«Sia Newton!», e la luce fu
Il poeta inglese Alexander Pope ha scritto questo verso in onore di Newton:
“Nature and nature’s laws lay hid in night; God said: «Let Newton be!», and all was light”,
che tradurrei così, strizzando l’occhio alla versione italiana22 di Genesi, capitolo 1, versetto 3:
“La natura e le leggi della natura giacevano nascoste nella notte; Dio disse: «Sia Newton!», e la luce fu”.
Qualcuno può sospettare che Pope si sia fatto prendere la mano dal patriottismo. Forse. Sicuramente Newton, come Galileo e Einstein, brillano come stelle di prima grandezza nel firmamento della fisica.
In questo capitolo parleremo della Legge di gravitazione universale e delle Leggi della dinamica. Queste ultime ci spiegano appunto la dinamica dei corpi, cioè come questi si muovono sotto l’azione delle forze. Se vi sembra poco, aggiungo che a Newton dobbiamo anche un’importante invenzione, il primo telescopio a specchi, detto appunto “newtoniano”, e importanti studi di ottica: immaginando che la luce sia fatta di corpuscoli, è riuscito a spiegare fenomeni di cui parleremo più avanti come riflessione, rifrazione e dispersione23.
Prima di addentrarci nel labirinto di luce che è la fisica newtoniana, abbiamo bisogno di preparare il terreno. Cominciamo, definendo il concetto di “sistema”. Osservando la natura possiamo individuare strutture più o meno complesse costituite da un insieme di elementi interconnessi che si comportano come un tutt’uno secondo proprie leggi: i sistemi. La Terra e un corpo libero di cadere sono un esempio di sistema governato dalla Legge di caduta dei gravi.
Un esempio classico di sistema è il Sistema Solare, un insieme costituito da una stella, otto pianeti e tanti altri corpi minori legati dalla forza di gravità secondo la Legge di gravitazione universale e le Leggi della dinamica. Esistono altri esempi interessanti, come il sistema operativo di un pc, il sistema nervoso del corpo umano e gli ecosistemi.

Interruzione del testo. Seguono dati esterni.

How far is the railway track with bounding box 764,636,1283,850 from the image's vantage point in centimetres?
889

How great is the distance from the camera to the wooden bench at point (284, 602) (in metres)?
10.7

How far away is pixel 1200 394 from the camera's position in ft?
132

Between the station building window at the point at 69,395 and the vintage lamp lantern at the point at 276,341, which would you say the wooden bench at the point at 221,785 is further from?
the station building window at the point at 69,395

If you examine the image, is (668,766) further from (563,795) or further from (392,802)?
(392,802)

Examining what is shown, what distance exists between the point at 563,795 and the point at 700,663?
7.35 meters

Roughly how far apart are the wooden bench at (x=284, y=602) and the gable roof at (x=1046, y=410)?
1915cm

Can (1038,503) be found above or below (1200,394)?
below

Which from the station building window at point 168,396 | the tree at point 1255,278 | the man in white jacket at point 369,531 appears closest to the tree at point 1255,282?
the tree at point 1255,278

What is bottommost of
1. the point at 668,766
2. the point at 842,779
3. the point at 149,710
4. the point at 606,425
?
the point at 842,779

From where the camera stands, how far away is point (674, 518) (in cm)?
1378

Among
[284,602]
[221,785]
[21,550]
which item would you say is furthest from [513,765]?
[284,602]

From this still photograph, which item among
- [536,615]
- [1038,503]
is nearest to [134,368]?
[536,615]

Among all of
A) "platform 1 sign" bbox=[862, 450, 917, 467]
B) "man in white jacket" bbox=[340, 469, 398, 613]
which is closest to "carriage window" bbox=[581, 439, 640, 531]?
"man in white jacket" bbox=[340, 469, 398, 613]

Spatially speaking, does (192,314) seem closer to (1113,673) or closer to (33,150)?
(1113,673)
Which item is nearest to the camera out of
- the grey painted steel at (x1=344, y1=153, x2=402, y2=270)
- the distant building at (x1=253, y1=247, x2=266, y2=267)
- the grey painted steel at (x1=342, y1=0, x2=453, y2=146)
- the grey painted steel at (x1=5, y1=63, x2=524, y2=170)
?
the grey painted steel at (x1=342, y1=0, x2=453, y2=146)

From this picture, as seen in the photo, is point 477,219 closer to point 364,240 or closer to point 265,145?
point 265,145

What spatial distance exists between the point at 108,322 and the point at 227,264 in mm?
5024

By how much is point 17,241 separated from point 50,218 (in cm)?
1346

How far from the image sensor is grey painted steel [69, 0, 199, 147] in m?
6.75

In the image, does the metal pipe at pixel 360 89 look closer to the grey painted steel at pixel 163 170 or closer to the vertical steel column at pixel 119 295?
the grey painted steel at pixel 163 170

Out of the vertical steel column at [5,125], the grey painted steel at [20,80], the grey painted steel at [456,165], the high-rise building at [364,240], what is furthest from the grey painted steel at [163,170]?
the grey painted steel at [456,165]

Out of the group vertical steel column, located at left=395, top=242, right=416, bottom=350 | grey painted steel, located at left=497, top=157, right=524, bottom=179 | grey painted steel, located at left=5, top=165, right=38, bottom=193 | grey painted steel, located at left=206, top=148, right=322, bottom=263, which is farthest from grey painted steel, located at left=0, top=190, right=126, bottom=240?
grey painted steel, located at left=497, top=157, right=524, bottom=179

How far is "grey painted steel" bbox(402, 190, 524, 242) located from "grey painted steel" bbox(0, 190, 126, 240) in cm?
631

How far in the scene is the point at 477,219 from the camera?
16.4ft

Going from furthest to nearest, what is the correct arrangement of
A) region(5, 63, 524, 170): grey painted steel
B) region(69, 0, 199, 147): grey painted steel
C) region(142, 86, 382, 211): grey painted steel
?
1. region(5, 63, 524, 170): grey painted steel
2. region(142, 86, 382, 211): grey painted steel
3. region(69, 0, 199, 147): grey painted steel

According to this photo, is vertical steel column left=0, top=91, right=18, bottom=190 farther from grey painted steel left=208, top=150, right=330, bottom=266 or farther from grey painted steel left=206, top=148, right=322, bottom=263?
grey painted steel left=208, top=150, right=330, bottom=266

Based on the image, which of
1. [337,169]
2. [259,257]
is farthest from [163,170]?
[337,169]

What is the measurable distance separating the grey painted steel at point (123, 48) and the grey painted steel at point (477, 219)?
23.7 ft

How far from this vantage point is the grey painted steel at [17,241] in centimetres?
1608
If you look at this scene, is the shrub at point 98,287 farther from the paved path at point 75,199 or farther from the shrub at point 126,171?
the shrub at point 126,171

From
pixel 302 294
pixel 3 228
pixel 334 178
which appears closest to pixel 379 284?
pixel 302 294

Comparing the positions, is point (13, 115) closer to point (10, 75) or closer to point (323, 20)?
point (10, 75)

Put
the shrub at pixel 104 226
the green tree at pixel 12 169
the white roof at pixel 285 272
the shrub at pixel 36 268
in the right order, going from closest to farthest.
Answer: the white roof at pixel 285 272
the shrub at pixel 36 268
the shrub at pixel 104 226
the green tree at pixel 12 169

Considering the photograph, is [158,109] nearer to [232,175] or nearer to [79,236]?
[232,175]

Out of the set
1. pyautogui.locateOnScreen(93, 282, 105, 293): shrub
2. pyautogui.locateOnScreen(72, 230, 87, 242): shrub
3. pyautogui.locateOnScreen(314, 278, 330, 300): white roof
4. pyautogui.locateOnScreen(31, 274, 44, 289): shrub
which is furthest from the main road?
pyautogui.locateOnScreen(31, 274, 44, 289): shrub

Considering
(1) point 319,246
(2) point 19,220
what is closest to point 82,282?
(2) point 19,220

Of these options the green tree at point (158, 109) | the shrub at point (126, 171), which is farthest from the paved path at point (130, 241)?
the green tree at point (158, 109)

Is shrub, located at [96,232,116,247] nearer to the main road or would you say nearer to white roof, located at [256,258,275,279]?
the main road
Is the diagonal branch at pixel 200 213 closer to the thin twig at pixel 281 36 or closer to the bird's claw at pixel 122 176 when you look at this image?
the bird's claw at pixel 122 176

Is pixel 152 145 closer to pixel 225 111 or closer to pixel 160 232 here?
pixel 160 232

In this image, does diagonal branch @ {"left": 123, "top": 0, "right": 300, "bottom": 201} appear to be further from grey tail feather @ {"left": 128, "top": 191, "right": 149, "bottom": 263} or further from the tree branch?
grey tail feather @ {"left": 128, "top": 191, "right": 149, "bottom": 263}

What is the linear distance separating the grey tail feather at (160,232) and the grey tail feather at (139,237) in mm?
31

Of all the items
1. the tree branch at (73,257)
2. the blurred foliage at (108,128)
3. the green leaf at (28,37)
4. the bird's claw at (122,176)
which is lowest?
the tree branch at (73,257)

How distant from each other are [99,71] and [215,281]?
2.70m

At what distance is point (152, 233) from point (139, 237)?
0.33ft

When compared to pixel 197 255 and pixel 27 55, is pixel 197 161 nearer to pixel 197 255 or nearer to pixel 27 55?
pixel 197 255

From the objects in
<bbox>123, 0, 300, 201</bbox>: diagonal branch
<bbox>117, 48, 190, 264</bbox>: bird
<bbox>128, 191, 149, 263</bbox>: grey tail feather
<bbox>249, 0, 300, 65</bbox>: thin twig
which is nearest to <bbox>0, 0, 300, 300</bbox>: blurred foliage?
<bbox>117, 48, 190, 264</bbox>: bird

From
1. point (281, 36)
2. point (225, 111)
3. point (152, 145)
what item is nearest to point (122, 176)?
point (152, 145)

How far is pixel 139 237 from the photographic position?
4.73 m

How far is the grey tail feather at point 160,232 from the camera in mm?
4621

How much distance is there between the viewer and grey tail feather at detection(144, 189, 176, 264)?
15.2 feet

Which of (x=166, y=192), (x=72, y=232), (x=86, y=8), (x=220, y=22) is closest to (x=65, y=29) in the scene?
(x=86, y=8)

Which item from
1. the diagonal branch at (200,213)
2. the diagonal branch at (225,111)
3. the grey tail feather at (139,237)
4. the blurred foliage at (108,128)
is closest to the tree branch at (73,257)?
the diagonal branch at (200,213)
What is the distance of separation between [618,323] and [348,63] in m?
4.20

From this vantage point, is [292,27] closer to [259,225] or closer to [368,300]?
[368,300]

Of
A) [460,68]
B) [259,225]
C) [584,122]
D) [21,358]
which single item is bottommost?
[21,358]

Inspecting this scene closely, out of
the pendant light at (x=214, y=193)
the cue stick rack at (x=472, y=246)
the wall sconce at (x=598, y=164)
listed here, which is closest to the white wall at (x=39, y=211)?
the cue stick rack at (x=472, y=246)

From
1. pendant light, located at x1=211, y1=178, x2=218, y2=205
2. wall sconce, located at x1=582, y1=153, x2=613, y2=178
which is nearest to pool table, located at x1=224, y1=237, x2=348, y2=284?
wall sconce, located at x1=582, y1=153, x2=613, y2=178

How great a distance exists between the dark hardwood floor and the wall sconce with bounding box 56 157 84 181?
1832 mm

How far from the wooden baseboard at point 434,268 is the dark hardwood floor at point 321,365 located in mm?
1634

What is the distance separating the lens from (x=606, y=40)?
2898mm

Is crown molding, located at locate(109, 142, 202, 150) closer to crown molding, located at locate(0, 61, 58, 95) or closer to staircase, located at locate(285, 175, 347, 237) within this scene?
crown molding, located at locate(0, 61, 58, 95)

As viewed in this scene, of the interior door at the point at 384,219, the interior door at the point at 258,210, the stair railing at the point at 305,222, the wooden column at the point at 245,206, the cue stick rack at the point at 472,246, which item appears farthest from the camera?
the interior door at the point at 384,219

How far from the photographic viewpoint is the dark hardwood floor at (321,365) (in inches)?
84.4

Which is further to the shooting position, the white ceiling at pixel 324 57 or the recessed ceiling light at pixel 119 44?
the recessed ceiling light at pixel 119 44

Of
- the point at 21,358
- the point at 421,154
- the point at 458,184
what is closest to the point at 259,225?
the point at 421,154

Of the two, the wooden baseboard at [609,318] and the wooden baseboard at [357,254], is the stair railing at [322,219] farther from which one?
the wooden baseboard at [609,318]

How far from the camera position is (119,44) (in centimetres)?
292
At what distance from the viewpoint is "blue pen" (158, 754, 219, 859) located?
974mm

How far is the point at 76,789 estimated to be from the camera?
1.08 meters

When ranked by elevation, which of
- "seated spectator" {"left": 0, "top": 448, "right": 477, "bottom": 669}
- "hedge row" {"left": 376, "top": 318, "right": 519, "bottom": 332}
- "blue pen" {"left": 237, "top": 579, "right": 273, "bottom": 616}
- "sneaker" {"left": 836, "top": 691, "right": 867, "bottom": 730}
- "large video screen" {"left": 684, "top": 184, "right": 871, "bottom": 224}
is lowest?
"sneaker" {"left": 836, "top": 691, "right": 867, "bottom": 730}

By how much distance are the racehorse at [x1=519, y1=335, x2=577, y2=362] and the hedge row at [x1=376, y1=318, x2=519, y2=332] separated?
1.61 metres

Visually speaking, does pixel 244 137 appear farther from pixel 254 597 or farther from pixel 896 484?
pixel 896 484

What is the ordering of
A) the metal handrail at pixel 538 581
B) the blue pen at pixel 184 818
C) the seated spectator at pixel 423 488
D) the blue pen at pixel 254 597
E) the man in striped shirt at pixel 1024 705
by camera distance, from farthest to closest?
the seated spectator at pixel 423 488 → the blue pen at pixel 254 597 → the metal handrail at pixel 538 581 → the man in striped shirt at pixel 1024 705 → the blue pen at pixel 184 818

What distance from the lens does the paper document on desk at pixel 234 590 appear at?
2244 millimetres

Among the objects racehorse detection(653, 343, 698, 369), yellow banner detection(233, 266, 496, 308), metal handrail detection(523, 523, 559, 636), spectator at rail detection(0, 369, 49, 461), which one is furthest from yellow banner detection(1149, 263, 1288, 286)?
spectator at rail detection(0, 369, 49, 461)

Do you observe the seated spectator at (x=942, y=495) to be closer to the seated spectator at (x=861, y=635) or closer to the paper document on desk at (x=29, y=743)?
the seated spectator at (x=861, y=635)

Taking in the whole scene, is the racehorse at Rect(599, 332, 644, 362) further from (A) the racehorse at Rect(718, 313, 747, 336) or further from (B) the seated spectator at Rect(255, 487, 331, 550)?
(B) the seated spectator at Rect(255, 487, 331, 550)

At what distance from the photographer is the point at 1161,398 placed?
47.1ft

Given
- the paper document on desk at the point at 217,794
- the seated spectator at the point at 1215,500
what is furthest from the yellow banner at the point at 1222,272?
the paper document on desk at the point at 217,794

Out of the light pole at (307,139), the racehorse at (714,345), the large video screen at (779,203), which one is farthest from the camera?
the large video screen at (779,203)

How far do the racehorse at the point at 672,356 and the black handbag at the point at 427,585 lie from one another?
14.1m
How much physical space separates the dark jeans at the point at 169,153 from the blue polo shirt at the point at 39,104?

In fondo, lo scopo della scienza non è altro che capire il comportamento e l’evoluzione dei sistemi, descrivendo i “meccanismi” che li regolano con opportuni “modelli” che, quasi sempre, sono espressi in linguaggio matematico.
In generale, ogni sistema ha sottosistemi e sovrasistemi. Ad esempio, il sistema Terra-Luna e la nostra galassia sono, nell’ordine, un sottosistema e un sovrasistema del Sistema Solare.
Non tutti gli oggetti naturali sono sistemi. Per quanto ne sappiamo, le particelle elementari (quelle veramente elementari, ne parleremo nel capitolo “La particella di Dio”24) non hanno struttura. Di conseguenza, non esiste un sottosistema di una particella elementare. L’atomo, invece, è un sistema costituito da protoni, neutroni ed elettroni.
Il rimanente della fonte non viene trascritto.